» Provided records:
########################################

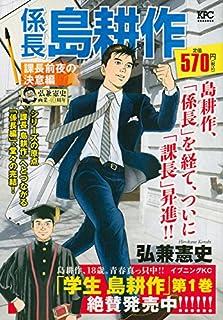 係長島耕作 課長前夜の決意編 (講談社プラチナコミックス)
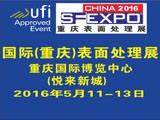 2016国际(重庆)表面处理、电镀、涂装展览会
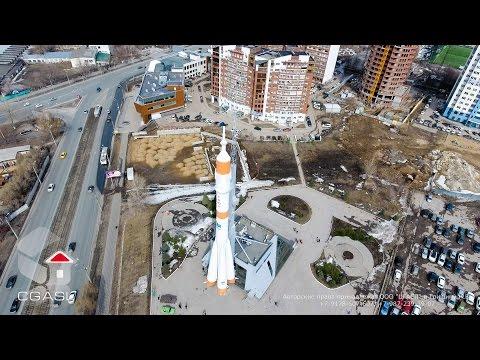Аэросъемка города Самара (Памятный комплекс ракеты-носителя «Союз»)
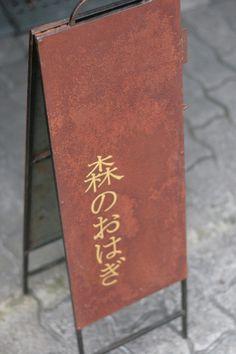 森のおはぎを形づくる人 - 素材の味がするおはぎ 森のおはぎ 大阪にある変わりおはぎの小店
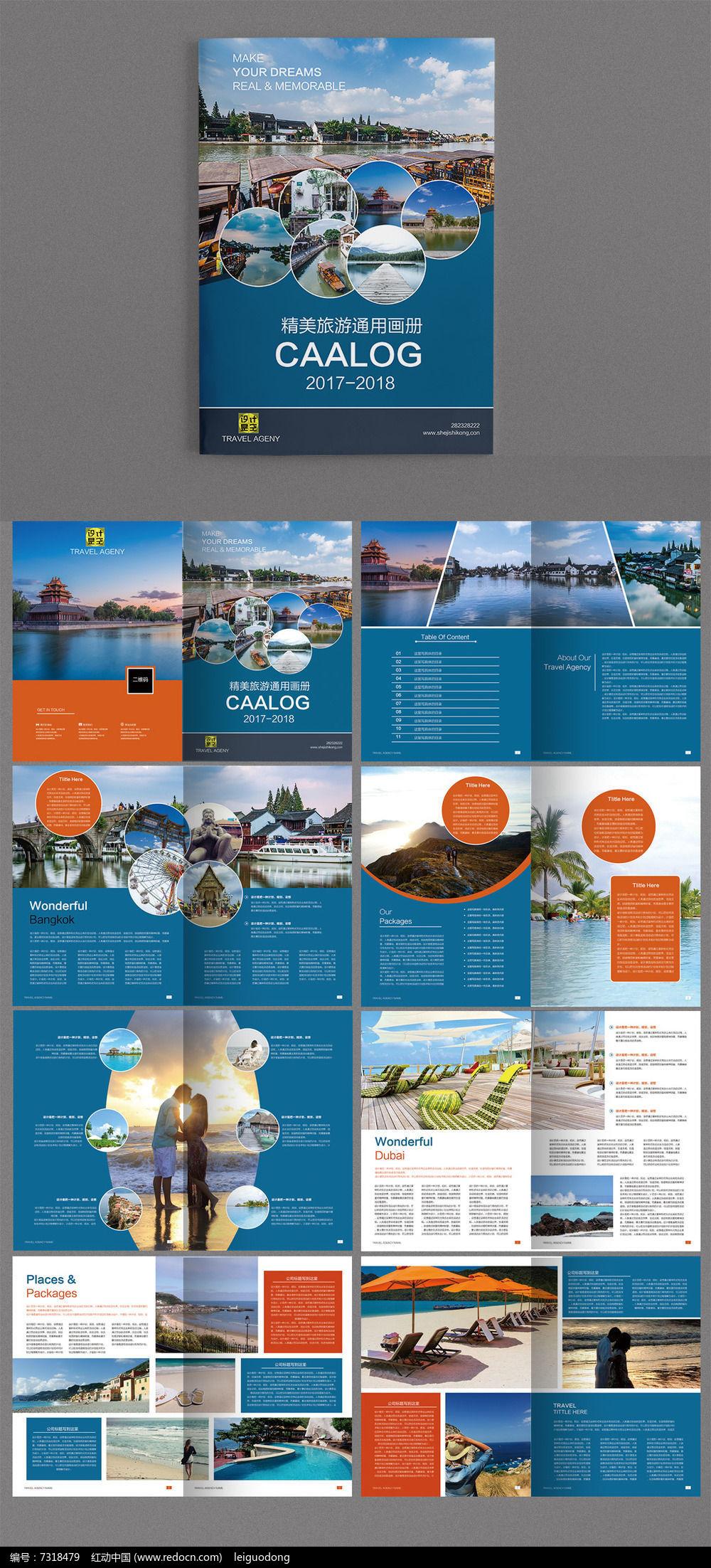 时尚城市旅游画册设计版式设计图片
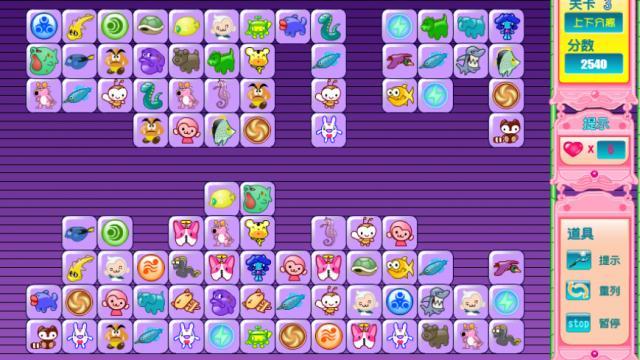 Onet cute classic игра скачать на компьютер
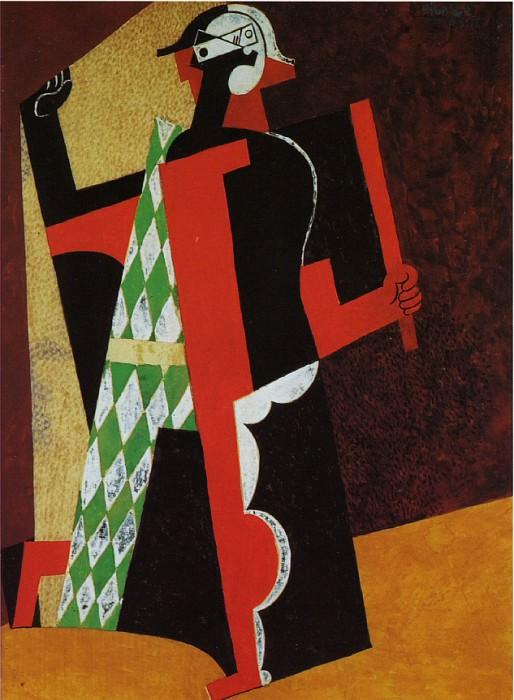1917 Arlequin. Pablo Picasso (1881-1973) Period of creation: 1908-1918
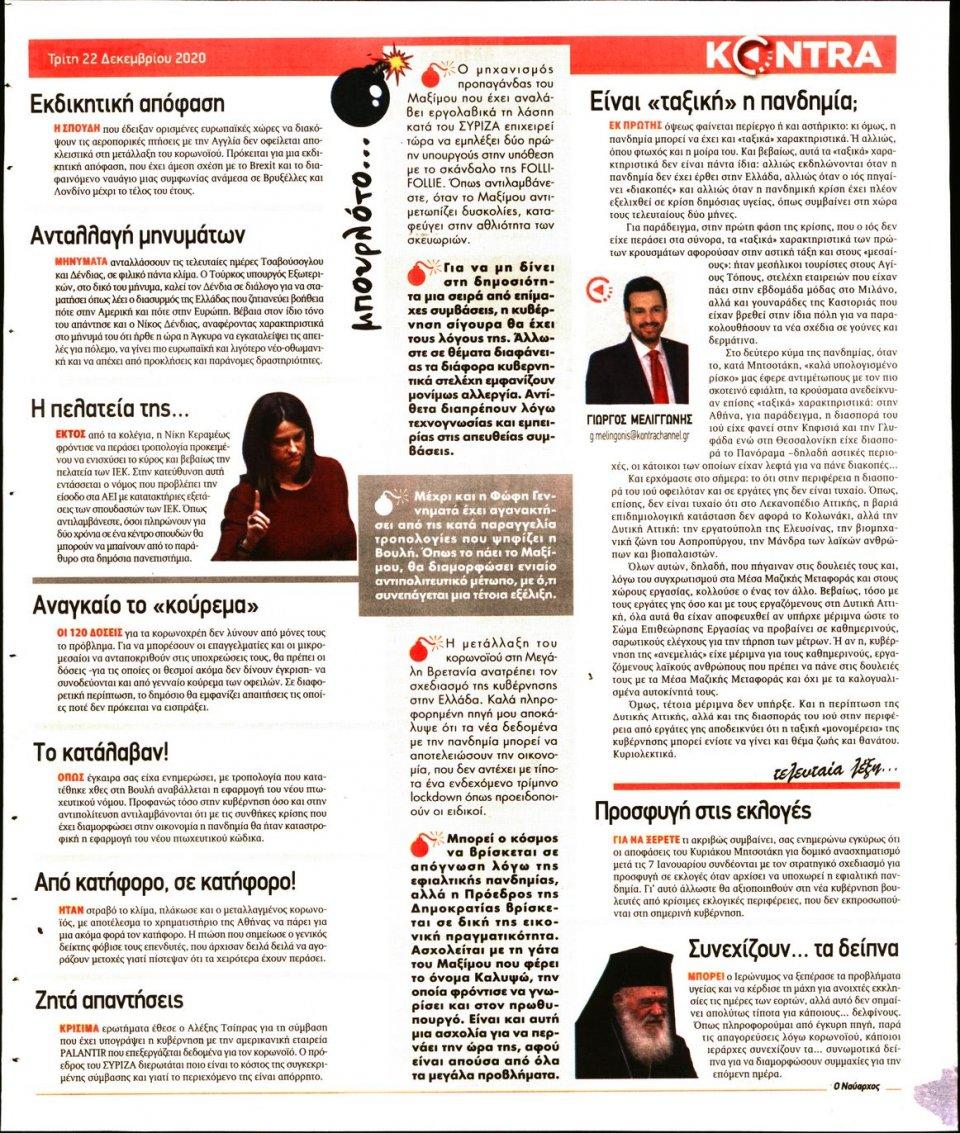 Οπισθόφυλλο Εφημερίδας - KONTRA NEWS - 2020-12-22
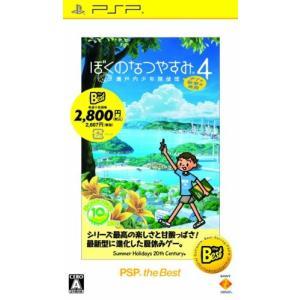 ぼくのなつやすみ4 瀬戸内少年探偵団 「ボクと秘密の地図」 PSP the Best|yu-yu-stoa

########################################

What is needed is an exact repeat of only the lines from the one containing "Аэросъемка города Самара" through the last line of the listing above, both ends included, without the pictures.

» Your solution:
Аэросъемка города Самара (Памятный комплекс ракеты-носителя «Союз»)
 森のおはぎを形づくる人 - 素材の味がするおはぎ 森のおはぎ 大阪にある変わりおはぎの小店
 时尚城市旅游画册设计版式设计图片
 Onet cute classic игра скачать на компьютер
1917 Arlequin. Pablo Picasso (1881-1973) Period of creation: 1908-1918
 Οπισθόφυλλο Εφημερίδας - KONTRA NEWS - 2020-12-22
 ぼくのなつやすみ4 瀬戸内少年探偵団 「ボクと秘密の地図」 PSP the Best|yu-yu-stoa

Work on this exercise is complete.